■ What you should do ■
Of the lines in the data below, count the ones holding the string "мектептери", and answer with that number only.

(Records from a dataset)

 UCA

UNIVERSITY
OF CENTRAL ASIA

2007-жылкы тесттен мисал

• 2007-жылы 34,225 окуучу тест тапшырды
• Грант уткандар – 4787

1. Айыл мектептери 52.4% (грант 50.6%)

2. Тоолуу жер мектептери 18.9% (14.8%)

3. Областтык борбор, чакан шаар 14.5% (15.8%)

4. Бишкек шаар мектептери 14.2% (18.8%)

■ Worked solution ■
3